- Born: Sally James 9 February 1951 (age 75) Horsham, Sussex, England
- Occupations: Actress; theatre director; teacher;
- Years active: 1972–present
- Known for: Blake's 7 (1978–1979) Emmerdale (1988–1991)

= Sally Knyvette =

British actress, teacher (born 1951)

Sally Knyvette (/nɪ'vɛt/ ni-VET) (born 9 February 1951) is a British actress, theatre director, and teacher.

==Early life==
Born Sally James in Horsham, Sussex, she is the daughter of a doctor.

==Early career==
Knyvette started acting in repertory theatre for seven years, acting mostly on stage, including playing many Shakespeare roles.

== Television career ==

Knyvette is best known for her roles as Jenna Stannis in the first two series of British science fiction series Blake's 7 (1978–79), and as Kate Sugden in long-running ITV soap opera Emmerdale (1988–91). She later voiced her disappointment that her Blake's 7 role was under-written and not developed to its full potential in the rather sexist atmosphere of the BBC .
——
**YOUR TASKS:**
A – According to the Sally Knyvette biography, which character did she play in Emmerdale?
B – Continue the Sally Knyvette biography from the point where it stops.
The records that come next are separate material, unrelated to the Sally Knyvette biography.

**DATA EXCERPTS:**
——
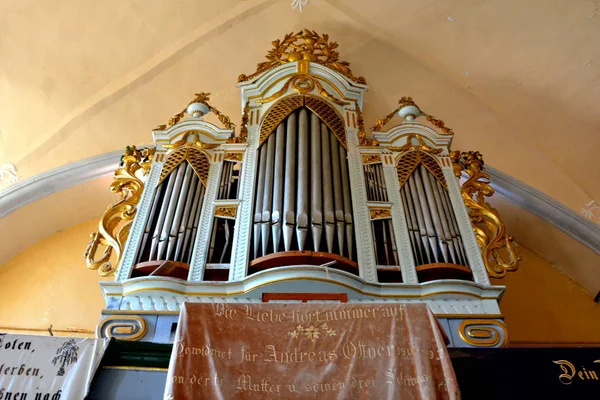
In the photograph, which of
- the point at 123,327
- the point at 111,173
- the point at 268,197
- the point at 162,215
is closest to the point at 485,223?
the point at 268,197

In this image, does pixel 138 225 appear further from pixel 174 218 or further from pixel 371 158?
pixel 371 158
——
**PER-TASK ANSWERS:**
A – Kate Sugden

B –
After leaving Blake's 7, Knyvette studied for an English and drama degree at the University of London.

Other television appearances include: Who Pays the Ferryman?, Holby City, Family Affairs, A Touch of Frost, Unfinished Business, Casualty, EastEnders, Dalziel and Pascoe, Coronation Street, The Politician's Wife, The Bill, Big Deal, General Hospital, Breakaway Girls and Z-Cars.

== Theatre career ==
Her extensive career in theatre includes two years with Mike Alfreds' company Method and Madness, and most recently playing Goneril for Jonathan Miller.

In 2002 she assisted Jack Gold on directing Twelve Angry Men at the Tricycle Theatre.

In 2004 she directed a production of Are You Now or Have You Ever Been by Eric Bentley at the Tricycle Theatre.

In 2006 she directed a production of Inherit the Wind at the Tricycle Theatre, and a production of Maxim Gorky's Summerfolk at B.A.D.A.

In 2008 she directed To Kill a Mockingbird at the Tricycle Theatre.

In 2010 directed Judgment at Nuremberg at the Tricycle Theatre, and remounted the production at the Bridewell Theatre a year later, followed by productions of A Midsummer Night's Dream at GSA and Hard Times at City Lit.

In 2013 she directed A World Elsewhere by Alan Franks at Theatre503.

In 2022 she played Helen in Five Characters in Search of a Good Night's Sleep, directed by Mike Alfreds at Southwark Playhouse.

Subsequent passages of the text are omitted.